_Challenge_
Count the lines in the items below that contain the string "this", matching case exactly, and reply with only that number.

_Exercise inputs_
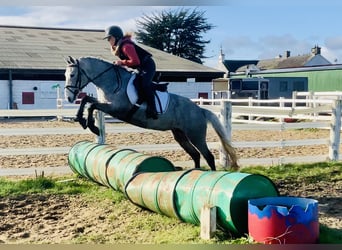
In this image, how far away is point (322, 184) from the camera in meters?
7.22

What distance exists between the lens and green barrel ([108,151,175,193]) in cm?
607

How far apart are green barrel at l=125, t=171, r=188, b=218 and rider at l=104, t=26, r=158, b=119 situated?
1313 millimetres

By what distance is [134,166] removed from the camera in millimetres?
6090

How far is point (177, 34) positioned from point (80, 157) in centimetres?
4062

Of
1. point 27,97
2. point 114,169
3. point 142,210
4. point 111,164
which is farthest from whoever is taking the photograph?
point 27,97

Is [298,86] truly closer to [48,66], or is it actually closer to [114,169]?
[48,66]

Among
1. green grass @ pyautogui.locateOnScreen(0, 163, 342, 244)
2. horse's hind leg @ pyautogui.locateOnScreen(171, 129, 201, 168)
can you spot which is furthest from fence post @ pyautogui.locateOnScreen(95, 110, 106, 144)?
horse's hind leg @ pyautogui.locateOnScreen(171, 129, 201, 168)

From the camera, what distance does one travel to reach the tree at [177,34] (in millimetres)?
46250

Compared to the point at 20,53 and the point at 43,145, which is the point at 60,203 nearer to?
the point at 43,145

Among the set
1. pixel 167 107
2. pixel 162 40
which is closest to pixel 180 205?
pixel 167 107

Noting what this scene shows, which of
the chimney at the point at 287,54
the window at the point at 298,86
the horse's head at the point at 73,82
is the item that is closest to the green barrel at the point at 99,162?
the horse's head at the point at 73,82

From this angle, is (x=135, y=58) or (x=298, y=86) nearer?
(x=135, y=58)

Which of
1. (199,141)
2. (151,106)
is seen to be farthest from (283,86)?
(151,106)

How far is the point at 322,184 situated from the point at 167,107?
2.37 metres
* * *
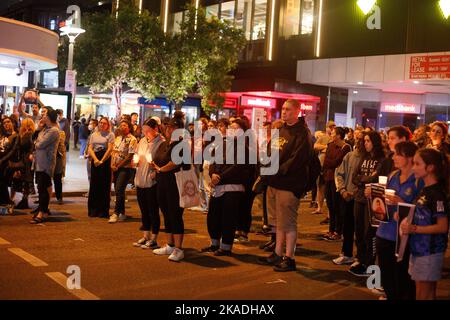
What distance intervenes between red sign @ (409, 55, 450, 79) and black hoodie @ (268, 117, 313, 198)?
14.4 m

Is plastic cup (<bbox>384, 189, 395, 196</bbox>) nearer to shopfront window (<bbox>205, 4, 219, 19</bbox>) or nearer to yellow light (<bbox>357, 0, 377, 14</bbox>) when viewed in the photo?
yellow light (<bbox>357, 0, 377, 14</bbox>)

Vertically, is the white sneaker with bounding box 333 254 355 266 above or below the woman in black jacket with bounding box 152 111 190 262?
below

_Result below_
3